La Cour suprême a donc été appelée en renfort par le gouvernement Harper et, si tout se passe comme prévu, la livraison du cadeau suprême devrait arriver juste à temps pour les Fêtes, ou d’ici la fin 2011. La plus haute cour du pays devrait alors soit invalider, soit entériner les jugements des tribunaux provinciaux. Et ce sera évidemment sans appel.

Mon petit doigt me dit cependant que la Cour suprême empruntera le tortueux chemin tracé par les pères de la Constitution canadienne, comme édicté dans l’Acte de l’Amérique du Nord britannique (AANB), qui date de 1867.

Entretemps, le mois dernier, le chercheur Pierre Lortie, qui est conseiller principal, Affaires, chez Fraser Milner Casgrain, a produit une étude pour le compte de l’Institut de recherche en politiques publiques (IRPP) sur le bien-fondé du projet Flaherty. Comme M. Lortie le mentionne, au-delà de l’enjeu constitutionnel, « on doit s’interroger sur la question tout aussi importante de la justesse d’un tel changement dans l’architecture du régime canadien de réglementation des valeurs mobilières en termes de politiques publiques ». Il en conclut que la création d’un organisme unique de réglementation des valeurs mobilières minerait plusieurs des avantages du régime actuel sans apporter de réels bénéfices économiques. Donc, qu’une commission des valeurs canadienne serait tout simplement inutile.

- Extrait de données -
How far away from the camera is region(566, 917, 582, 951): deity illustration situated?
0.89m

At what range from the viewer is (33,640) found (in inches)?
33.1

- Consigne 1 -
Recopiez le passage du texte sur la réglementation des valeurs mobilières situé entre « Entretemps, le mois » et « tout simplement inutile. », ces deux segments compris.
- Consigne 2 -
Poursuivez le texte sur le projet d'organisme canadien des valeurs mobilières à partir de l'endroit où il s'arrête.
Le matériel n'intervient pas dans ce travail.

- Réponse attendue 1 -
Entretemps, le mois dernier, le chercheur Pierre Lortie, qui est conseiller principal, Affaires, chez Fraser Milner Casgrain, a produit une étude pour le compte de l’Institut de recherche en politiques publiques (IRPP) sur le bien-fondé du projet Flaherty. Comme M. Lortie le mentionne, au-delà de l’enjeu constitutionnel, « on doit s’interroger sur la question tout aussi importante de la justesse d’un tel changement dans l’architecture du régime canadien de réglementation des valeurs mobilières en termes de politiques publiques ». Il en conclut que la création d’un organisme unique de réglementation des valeurs mobilières minerait plusieurs des avantages du régime actuel sans apporter de réels bénéfices économiques. Donc, qu’une commission des valeurs canadienne serait tout simplement inutile.

- Réponse attendue 2 -
Yves Bonneau, rédacteur en chef du magazine Conseiller

Mais cela importe peu pour l’équipe de M. Flaherty. Que les commissions de valeurs mobilières des provinces et les ministres des Finances respectifs planchent depuis des années sur l’harmonisation de leurs lois et réglementations, que des ententes multilatérales soient déjà en place, comme le Régime d’examen concerté des prospectus (qui permet à une entreprise de n’émettre qu’un prospectus dans sa province d’origine pour être reconnue dans le reste du pays), que les provinces aient instauré un mécanisme de passeport entre les juridictions : Ottawa justifie sa plus récente incursion dans un champ de compétence réservé aux provinces comme étant un pas en avant en matière d’efficacité.

En prenant l’exemple de la SEC ou d’autres commissions nationales, le fédéral tente de convaincre les Canadiens que la création d’un organisme réglementaire national en valeurs mobilières améliorerait l’efficience des marchés au pays.

Pour ce qui est du marché financier américain, il est à l’opposé du nôtre. Il est très fragmenté, autant l’industrie bancaire que le marché des valeurs. La SEC supervise neuf Bourses, le marché au comptoir, 70 systèmes de négociation alternatifs et 12 agences de compensation. Les États-Unis sont réputés pour les coûts exorbitants et la lourdeur de leur réglementation. Et, malgré tout, cela n’a pas empêché les scandales qui ont anéanti la confiance des investisseurs depuis dix ans. Madoff étant le plus spectaculaire exemple d’ineptie du régulateur américain.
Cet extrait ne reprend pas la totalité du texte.